TASK DESCRIPTION. Copy out all the records with "cracked mud flat" changed to "dried mud flat" and the rest left as it is. Leave the pictures out of your answer.

Begin THE DATA

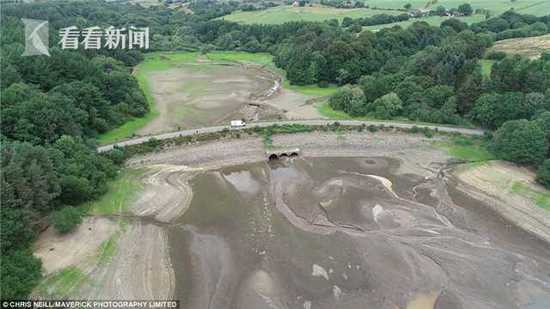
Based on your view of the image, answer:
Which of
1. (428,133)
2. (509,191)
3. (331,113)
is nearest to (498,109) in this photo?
(428,133)

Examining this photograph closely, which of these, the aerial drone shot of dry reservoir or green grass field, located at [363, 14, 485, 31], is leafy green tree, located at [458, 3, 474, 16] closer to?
green grass field, located at [363, 14, 485, 31]

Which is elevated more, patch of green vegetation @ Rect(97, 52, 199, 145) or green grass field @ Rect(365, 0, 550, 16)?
green grass field @ Rect(365, 0, 550, 16)

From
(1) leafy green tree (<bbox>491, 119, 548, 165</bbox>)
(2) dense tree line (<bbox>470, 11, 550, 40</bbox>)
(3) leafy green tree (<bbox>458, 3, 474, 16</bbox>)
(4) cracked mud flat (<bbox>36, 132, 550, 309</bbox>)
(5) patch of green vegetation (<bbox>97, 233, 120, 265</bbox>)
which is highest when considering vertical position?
(3) leafy green tree (<bbox>458, 3, 474, 16</bbox>)

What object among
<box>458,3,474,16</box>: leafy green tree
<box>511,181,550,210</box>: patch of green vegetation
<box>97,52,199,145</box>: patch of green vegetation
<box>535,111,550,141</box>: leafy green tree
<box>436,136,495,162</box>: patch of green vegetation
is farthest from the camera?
<box>458,3,474,16</box>: leafy green tree

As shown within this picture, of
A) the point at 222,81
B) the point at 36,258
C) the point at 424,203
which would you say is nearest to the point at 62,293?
the point at 36,258

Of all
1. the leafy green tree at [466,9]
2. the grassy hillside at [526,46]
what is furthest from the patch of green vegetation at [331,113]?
the leafy green tree at [466,9]
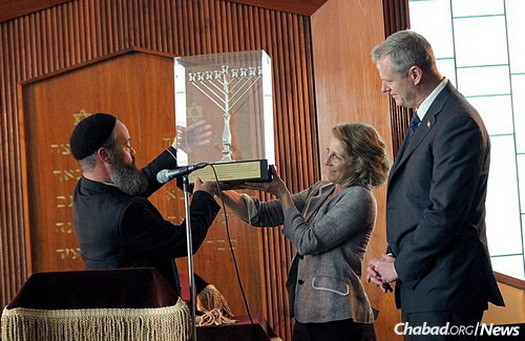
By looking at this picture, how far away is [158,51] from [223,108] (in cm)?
195

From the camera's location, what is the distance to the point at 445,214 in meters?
2.62

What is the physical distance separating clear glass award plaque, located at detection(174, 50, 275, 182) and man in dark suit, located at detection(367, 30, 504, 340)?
34.1 inches

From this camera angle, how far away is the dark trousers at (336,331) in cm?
318

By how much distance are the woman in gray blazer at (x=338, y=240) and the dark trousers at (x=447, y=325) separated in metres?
0.49

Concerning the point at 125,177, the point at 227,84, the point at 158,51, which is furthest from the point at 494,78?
the point at 125,177

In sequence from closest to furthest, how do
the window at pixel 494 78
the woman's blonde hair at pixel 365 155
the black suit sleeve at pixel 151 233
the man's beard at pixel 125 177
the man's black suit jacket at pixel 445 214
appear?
the man's black suit jacket at pixel 445 214 < the black suit sleeve at pixel 151 233 < the man's beard at pixel 125 177 < the woman's blonde hair at pixel 365 155 < the window at pixel 494 78

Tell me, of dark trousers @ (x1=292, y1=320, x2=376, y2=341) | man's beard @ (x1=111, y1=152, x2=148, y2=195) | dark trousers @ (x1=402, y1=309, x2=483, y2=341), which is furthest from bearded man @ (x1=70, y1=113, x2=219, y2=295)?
dark trousers @ (x1=402, y1=309, x2=483, y2=341)

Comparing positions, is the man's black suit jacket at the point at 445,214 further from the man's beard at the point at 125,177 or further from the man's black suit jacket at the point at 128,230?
the man's beard at the point at 125,177

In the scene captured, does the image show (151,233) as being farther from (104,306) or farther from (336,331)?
(336,331)

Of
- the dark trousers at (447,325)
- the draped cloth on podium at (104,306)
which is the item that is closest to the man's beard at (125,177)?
the draped cloth on podium at (104,306)

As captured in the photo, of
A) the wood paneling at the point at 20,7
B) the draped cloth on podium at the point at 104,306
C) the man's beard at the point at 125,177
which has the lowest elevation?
the draped cloth on podium at the point at 104,306

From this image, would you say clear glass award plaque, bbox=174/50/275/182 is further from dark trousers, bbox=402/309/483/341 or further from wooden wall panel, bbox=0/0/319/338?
wooden wall panel, bbox=0/0/319/338

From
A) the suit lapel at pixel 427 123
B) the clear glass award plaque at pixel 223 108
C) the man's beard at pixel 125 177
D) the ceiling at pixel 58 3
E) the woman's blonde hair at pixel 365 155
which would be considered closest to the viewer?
the suit lapel at pixel 427 123

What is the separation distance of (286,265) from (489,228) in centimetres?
137
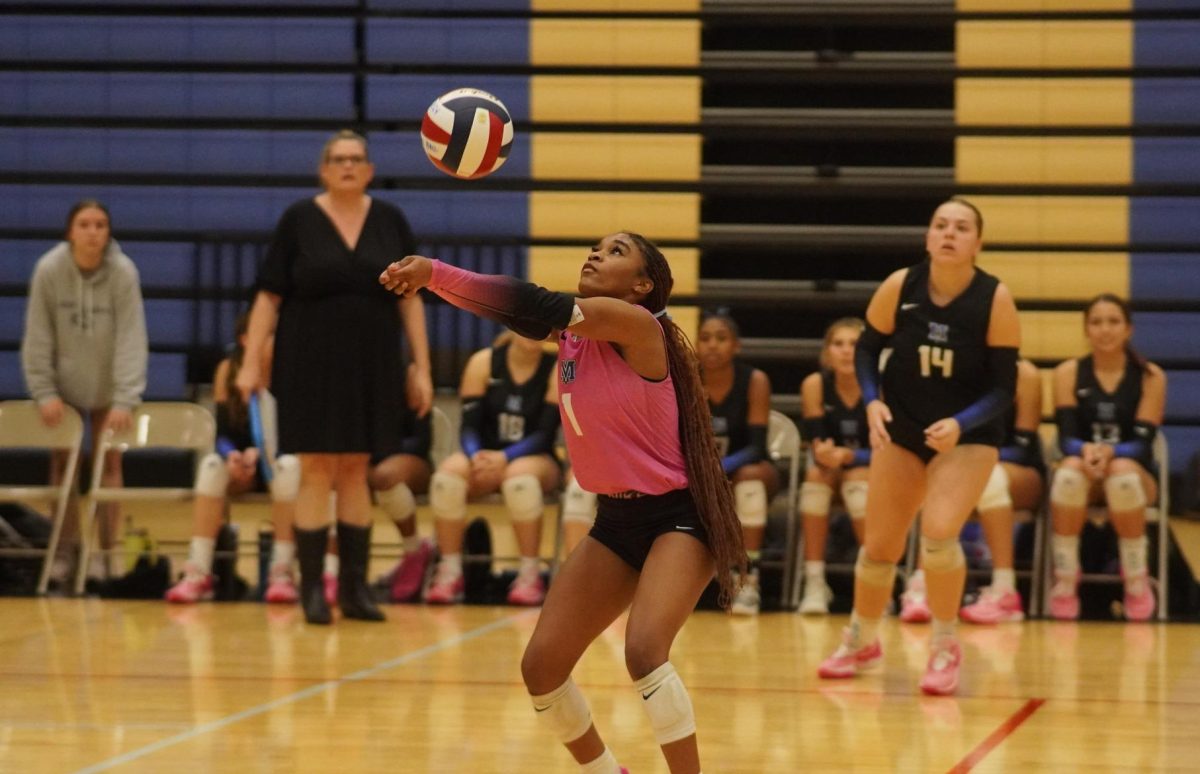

End THE DATA

OUTPUT FOR THIS TASK.
Based on your view of the image, answer:
Which of
1. (428,133)
2. (509,191)
3. (331,113)
is nearest to (498,109) in this photo?
(428,133)

Examining this photograph closely, which of these, the aerial drone shot of dry reservoir or green grass field, located at [363, 14, 485, 31], is leafy green tree, located at [458, 3, 474, 16] closer to?
green grass field, located at [363, 14, 485, 31]

Which is elevated more, patch of green vegetation @ Rect(97, 52, 199, 145) or green grass field @ Rect(365, 0, 550, 16)?
green grass field @ Rect(365, 0, 550, 16)

From
(1) leafy green tree (<bbox>491, 119, 548, 165</bbox>)
(2) dense tree line (<bbox>470, 11, 550, 40</bbox>)
(3) leafy green tree (<bbox>458, 3, 474, 16</bbox>)
(4) dried mud flat (<bbox>36, 132, 550, 309</bbox>)
(5) patch of green vegetation (<bbox>97, 233, 120, 265</bbox>)
which is highest when considering vertical position?
(3) leafy green tree (<bbox>458, 3, 474, 16</bbox>)

What object among
<box>458,3,474,16</box>: leafy green tree
<box>511,181,550,210</box>: patch of green vegetation
<box>97,52,199,145</box>: patch of green vegetation
<box>535,111,550,141</box>: leafy green tree
<box>436,136,495,162</box>: patch of green vegetation
is farthest from the camera?
<box>458,3,474,16</box>: leafy green tree

As shown within this picture, of
A) the point at 222,81
B) the point at 36,258
C) the point at 424,203
which would you say is nearest to the point at 62,293?
the point at 36,258

Of all
1. the leafy green tree at [466,9]
2. the grassy hillside at [526,46]
what is furthest from the patch of green vegetation at [331,113]?
the leafy green tree at [466,9]
By looking at this picture, how far away is [158,51] from [223,108] (in cm)?
195

From the camera's location, what is the distance to the point at 445,214 in meters?
2.62

What is the physical distance separating clear glass award plaque, located at detection(174, 50, 275, 182) and man in dark suit, located at detection(367, 30, 504, 340)?
34.1 inches

From this camera angle, how far away is the dark trousers at (336,331) in cm?
318

By how much distance are the woman in gray blazer at (x=338, y=240) and the dark trousers at (x=447, y=325) separated in metres?
0.49

Concerning the point at 125,177, the point at 227,84, the point at 158,51, which is furthest from the point at 494,78?
the point at 125,177

In sequence from closest to furthest, how do
the window at pixel 494 78
the woman's blonde hair at pixel 365 155
the black suit sleeve at pixel 151 233
the man's beard at pixel 125 177
the man's black suit jacket at pixel 445 214
appear?
the man's black suit jacket at pixel 445 214 < the black suit sleeve at pixel 151 233 < the man's beard at pixel 125 177 < the woman's blonde hair at pixel 365 155 < the window at pixel 494 78

Tell me, of dark trousers @ (x1=292, y1=320, x2=376, y2=341) | man's beard @ (x1=111, y1=152, x2=148, y2=195) | dark trousers @ (x1=402, y1=309, x2=483, y2=341), which is furthest from bearded man @ (x1=70, y1=113, x2=219, y2=295)?
dark trousers @ (x1=402, y1=309, x2=483, y2=341)

Comparing positions, is the man's black suit jacket at the point at 445,214 further from the man's beard at the point at 125,177 or further from the man's black suit jacket at the point at 128,230?
the man's beard at the point at 125,177

In the scene captured, does the image show (151,233) as being farther from (104,306) or farther from (336,331)?
(336,331)

Of
- the dark trousers at (447,325)
- the draped cloth on podium at (104,306)
which is the item that is closest to the man's beard at (125,177)?
the draped cloth on podium at (104,306)

As captured in the photo, of
A) the wood paneling at the point at 20,7
B) the draped cloth on podium at the point at 104,306
C) the man's beard at the point at 125,177
which has the lowest elevation?
the draped cloth on podium at the point at 104,306

From this image, would you say clear glass award plaque, bbox=174/50/275/182 is further from dark trousers, bbox=402/309/483/341 or further from wooden wall panel, bbox=0/0/319/338?
wooden wall panel, bbox=0/0/319/338

From
A) the suit lapel at pixel 427 123
B) the clear glass award plaque at pixel 223 108
C) the man's beard at pixel 125 177
D) the ceiling at pixel 58 3
E) the woman's blonde hair at pixel 365 155
which would be considered closest to the viewer?
the suit lapel at pixel 427 123

What is the separation distance of (286,265) from (489,228) in centimetres?
137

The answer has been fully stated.